- _作業指示_:
A - 即時荷重の本文について答えてください。
(i) 即時荷重の手術は何回法でおこなわれますか。
(ii) 症例として紹介されている女性は何歳ですか。
(iii) その女性が仮歯から上部構造に移行したのは、術後どのくらいですか。
B - 即時荷重の本文にある「即時荷重は、綿密な治療計画に基づいておこなわれる治療です。」という一文を、英語に訳すとどうなりますか。
C - 即時荷重の本文のうち、「即時荷重は、顎の骨の状態がよ」から「行、状態も安定していました。」までのすべてを、「仮歯」を「テンポラリークラウン」に差し替えて書き出してください。

即時荷重の大きなメリットは、インプラント手術当日から噛めることです。もちろん、まだインプラント体は強固に結合していませんから、何でも食べられるわけではありませんが、柔らかいものから噛んで食べることができます。また、「歯がない」姿を見られることもありません。
通常のインプラント治療では、埋入手術のあとに、歯肉を縫合するため、2回目の切開が必要でした。しかし、即時荷重では歯肉を縫合しないので手術は1回で済むため、通院回数や治療期間なども短縮できる可能性が高いです。
即時荷重は、顎の骨の状態がよく、手術直後でもしっかりとインプラント体が支えられることが条件となります。そのため、顎の骨の状態が悪い方は、通常のインプラント治療になってしまう可能性もあります。治療前に歯科医師とよく相談してみましょう。
即時荷重は、綿密な治療計画に基づいておこなわれる治療です。ですから、設備が整っていなかったり、即時荷重の経験がなかったりするクリニックでは治療自体をおこなっていない場合もあります。治療をする歯科クリニックを、事前によく確認しておきましょう。
即時荷重の手術は1回法でおこなわれます。また、多くの場合、歯肉を切開しない「フラップレス」でおこなわれます。顎の骨に穴を開けて、インプラント体を埋入。少し休憩を挟んでから、仮歯を装着して、かみ合わせなどを確認してその日の治療は終了です。
即時荷重の1例として、80歳女性の症例を紹介します。
この女性は下顎に全部床義歯(総入れ歯)をしていますが、入れ歯が合わなく、咀嚼困難と話しづらいという症状がありました。調べてみると、歯槽骨が高度に吸収され、入れ歯が合わなくなっていることが分かりました。入れ歯を再制作するよりも、2本のインプラントで全部床義歯を支える「インプラントオーバーデンチャー」のほうがQOLに好影響を与えると判断しました。手術方法は、歯肉を切開しない「フラップレス法」で実施、コンピュータシミュレーションによって「即時荷重」も可能だと判断されました。結果は順調で、初期固定もうまくいき術後3ヶ月程度で仮歯から上部構造に移行、状態も安定していました。

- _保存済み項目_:

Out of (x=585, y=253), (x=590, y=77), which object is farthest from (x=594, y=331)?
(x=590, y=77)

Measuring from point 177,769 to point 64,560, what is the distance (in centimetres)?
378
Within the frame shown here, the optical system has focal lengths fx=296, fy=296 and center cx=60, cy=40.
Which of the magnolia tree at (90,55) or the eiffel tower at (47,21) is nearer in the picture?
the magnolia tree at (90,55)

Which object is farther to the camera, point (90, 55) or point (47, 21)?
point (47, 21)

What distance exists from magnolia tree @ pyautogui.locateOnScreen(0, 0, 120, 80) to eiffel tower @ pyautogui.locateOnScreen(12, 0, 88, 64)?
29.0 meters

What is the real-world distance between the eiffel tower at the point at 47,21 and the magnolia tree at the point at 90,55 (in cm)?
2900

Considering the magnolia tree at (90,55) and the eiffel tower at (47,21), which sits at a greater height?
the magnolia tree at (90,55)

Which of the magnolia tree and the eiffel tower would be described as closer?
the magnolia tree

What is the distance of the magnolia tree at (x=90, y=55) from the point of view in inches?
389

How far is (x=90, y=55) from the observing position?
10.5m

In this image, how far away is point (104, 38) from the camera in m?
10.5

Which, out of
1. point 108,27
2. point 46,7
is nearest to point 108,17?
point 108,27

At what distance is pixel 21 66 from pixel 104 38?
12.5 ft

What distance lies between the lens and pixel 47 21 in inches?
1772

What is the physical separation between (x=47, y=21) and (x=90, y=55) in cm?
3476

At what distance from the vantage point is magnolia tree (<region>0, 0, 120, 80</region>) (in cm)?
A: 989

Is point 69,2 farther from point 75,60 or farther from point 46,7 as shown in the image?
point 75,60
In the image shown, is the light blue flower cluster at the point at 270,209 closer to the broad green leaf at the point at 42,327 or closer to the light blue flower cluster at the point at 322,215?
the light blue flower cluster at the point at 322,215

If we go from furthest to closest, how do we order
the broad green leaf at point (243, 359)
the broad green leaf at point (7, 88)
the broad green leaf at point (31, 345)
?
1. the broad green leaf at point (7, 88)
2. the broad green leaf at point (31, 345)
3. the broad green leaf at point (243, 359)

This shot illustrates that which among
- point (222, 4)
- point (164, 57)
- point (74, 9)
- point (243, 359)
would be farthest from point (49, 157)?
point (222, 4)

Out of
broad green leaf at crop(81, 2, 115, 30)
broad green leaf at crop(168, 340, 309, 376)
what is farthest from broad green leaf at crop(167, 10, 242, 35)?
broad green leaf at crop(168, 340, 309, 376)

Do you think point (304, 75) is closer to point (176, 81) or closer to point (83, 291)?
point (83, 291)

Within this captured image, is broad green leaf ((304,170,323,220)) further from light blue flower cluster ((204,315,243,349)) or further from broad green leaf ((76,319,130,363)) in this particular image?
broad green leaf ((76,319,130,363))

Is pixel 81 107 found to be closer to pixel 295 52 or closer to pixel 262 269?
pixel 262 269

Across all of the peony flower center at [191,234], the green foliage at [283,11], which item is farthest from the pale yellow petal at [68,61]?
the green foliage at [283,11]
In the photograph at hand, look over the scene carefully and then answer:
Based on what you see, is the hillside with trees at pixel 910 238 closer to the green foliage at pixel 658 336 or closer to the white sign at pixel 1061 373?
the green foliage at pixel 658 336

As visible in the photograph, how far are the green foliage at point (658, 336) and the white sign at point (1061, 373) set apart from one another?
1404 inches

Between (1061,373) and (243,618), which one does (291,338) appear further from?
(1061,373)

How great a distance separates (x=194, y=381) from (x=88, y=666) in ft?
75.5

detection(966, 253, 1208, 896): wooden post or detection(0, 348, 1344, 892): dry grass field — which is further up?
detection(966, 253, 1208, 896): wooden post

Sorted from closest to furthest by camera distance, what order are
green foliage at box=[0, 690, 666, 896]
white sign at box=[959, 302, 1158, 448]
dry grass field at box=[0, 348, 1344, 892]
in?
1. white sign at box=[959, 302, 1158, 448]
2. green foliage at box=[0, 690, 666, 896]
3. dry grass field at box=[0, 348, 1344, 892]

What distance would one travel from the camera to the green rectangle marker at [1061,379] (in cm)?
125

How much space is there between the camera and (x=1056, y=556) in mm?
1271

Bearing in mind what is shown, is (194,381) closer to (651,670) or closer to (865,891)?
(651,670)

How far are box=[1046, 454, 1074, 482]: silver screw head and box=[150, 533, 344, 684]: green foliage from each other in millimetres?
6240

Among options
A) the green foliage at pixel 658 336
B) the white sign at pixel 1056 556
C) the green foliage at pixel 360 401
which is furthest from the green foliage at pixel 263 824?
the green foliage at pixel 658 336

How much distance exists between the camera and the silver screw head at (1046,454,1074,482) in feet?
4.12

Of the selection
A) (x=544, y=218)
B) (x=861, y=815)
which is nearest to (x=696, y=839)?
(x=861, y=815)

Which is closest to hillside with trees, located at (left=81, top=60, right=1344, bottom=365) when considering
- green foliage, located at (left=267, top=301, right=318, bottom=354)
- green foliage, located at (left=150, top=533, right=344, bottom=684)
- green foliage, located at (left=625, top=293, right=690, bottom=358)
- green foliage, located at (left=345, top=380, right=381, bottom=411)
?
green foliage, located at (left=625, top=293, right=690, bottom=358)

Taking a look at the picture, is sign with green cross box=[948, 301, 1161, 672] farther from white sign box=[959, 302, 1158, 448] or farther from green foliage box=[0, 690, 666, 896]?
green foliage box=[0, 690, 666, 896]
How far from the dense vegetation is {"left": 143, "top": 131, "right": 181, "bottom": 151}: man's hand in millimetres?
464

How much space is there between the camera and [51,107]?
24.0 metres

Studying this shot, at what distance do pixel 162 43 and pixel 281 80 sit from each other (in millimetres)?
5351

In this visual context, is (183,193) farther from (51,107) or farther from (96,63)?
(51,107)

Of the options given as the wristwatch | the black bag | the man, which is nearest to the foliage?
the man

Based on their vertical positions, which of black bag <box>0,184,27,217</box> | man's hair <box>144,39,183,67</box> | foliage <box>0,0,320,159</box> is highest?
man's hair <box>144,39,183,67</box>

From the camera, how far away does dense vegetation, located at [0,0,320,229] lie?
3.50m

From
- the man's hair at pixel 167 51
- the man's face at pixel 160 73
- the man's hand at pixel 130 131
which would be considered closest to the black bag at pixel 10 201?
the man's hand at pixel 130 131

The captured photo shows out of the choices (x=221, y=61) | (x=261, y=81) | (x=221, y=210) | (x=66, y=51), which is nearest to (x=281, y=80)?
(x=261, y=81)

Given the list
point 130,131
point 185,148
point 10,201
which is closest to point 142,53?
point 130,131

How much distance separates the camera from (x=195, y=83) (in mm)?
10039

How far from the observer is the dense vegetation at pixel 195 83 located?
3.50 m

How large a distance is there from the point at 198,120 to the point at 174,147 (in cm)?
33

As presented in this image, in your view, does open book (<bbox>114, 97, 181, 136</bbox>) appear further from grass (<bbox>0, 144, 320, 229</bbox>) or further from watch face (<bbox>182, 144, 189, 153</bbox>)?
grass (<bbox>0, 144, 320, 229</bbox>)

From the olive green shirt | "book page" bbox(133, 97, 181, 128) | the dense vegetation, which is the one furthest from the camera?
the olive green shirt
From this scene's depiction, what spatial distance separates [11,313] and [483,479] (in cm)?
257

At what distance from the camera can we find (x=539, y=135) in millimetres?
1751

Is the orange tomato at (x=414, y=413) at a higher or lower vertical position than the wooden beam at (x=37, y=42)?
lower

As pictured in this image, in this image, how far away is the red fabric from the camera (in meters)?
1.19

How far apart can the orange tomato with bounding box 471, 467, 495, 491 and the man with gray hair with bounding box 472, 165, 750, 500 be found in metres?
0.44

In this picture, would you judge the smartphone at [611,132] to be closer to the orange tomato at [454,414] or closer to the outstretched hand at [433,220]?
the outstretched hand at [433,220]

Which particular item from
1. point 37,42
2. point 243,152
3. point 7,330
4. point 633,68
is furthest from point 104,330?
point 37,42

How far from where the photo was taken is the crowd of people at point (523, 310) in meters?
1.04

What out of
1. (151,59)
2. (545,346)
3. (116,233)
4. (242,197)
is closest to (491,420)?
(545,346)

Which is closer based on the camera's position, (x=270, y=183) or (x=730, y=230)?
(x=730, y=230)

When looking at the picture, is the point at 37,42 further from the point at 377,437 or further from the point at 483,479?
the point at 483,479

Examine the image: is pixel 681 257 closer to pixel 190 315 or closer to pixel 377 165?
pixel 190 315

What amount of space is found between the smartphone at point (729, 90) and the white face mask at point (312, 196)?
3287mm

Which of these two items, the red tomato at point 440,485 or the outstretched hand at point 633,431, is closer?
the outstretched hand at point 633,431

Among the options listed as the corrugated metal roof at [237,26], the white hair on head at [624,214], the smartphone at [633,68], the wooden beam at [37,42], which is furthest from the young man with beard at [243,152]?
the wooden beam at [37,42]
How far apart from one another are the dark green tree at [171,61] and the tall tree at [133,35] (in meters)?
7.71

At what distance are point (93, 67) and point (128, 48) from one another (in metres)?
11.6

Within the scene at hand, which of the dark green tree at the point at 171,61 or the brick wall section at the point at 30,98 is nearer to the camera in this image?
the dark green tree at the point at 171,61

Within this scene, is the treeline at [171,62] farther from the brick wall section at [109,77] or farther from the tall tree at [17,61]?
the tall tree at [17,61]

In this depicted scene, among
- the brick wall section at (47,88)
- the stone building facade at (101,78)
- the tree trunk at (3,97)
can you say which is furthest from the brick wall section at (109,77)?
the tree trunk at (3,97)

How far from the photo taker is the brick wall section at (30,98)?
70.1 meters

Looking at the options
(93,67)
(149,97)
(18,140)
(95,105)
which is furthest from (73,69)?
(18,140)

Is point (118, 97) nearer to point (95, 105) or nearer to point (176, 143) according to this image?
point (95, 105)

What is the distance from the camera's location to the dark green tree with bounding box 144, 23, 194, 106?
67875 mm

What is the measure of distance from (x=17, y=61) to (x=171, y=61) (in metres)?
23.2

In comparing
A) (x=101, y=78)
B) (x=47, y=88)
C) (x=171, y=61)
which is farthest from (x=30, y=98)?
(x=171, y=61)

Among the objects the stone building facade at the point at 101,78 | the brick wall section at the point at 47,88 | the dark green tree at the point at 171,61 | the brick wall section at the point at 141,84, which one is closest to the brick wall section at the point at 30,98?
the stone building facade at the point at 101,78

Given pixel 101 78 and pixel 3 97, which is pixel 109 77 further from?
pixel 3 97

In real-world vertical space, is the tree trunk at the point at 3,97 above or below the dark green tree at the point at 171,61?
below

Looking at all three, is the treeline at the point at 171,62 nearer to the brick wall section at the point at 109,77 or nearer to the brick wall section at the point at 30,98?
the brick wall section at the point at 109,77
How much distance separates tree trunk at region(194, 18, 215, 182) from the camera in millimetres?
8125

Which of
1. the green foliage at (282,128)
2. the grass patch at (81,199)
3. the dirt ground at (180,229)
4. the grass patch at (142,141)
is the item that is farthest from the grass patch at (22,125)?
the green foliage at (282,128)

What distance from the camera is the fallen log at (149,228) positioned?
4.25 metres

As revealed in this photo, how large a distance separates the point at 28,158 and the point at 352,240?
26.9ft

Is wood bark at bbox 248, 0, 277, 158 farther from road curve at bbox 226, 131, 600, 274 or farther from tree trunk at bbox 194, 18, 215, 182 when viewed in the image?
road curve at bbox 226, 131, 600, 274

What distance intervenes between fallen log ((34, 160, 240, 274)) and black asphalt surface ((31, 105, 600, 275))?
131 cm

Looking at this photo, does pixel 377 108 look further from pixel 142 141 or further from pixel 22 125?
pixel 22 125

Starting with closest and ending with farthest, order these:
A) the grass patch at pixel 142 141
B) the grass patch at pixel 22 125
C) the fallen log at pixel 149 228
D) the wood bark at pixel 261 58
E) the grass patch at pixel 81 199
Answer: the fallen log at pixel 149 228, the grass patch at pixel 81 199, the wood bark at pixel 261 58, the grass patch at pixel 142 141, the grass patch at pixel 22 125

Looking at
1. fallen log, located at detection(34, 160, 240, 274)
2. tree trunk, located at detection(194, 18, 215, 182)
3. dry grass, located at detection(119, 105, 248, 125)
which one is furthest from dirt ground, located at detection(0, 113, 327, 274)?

- _解答_:
A -
(i) 1回法
(ii) 80歳
(iii) 術後3ヶ月程度

B - Immediate loading is a treatment that is carried out based on a detailed treatment plan.

C -
即時荷重は、顎の骨の状態がよく、手術直後でもしっかりとインプラント体が支えられることが条件となります。そのため、顎の骨の状態が悪い方は、通常のインプラント治療になってしまう可能性もあります。治療前に歯科医師とよく相談してみましょう。
即時荷重は、綿密な治療計画に基づいておこなわれる治療です。ですから、設備が整っていなかったり、即時荷重の経験がなかったりするクリニックでは治療自体をおこなっていない場合もあります。治療をする歯科クリニックを、事前によく確認しておきましょう。
即時荷重の手術は1回法でおこなわれます。また、多くの場合、歯肉を切開しない「フラップレス」でおこなわれます。顎の骨に穴を開けて、インプラント体を埋入。少し休憩を挟んでから、テンポラリークラウンを装着して、かみ合わせなどを確認してその日の治療は終了です。
即時荷重の1例として、80歳女性の症例を紹介します。
この女性は下顎に全部床義歯(総入れ歯)をしていますが、入れ歯が合わなく、咀嚼困難と話しづらいという症状がありました。調べてみると、歯槽骨が高度に吸収され、入れ歯が合わなくなっていることが分かりました。入れ歯を再制作するよりも、2本のインプラントで全部床義歯を支える「インプラントオーバーデンチャー」のほうがQOLに好影響を与えると判断しました。手術方法は、歯肉を切開しない「フラップレス法」で実施、コンピュータシミュレーションによって「即時荷重」も可能だと判断されました。結果は順調で、初期固定もうまくいき術後3ヶ月程度でテンポラリークラウンから上部構造に移行、状態も安定していました。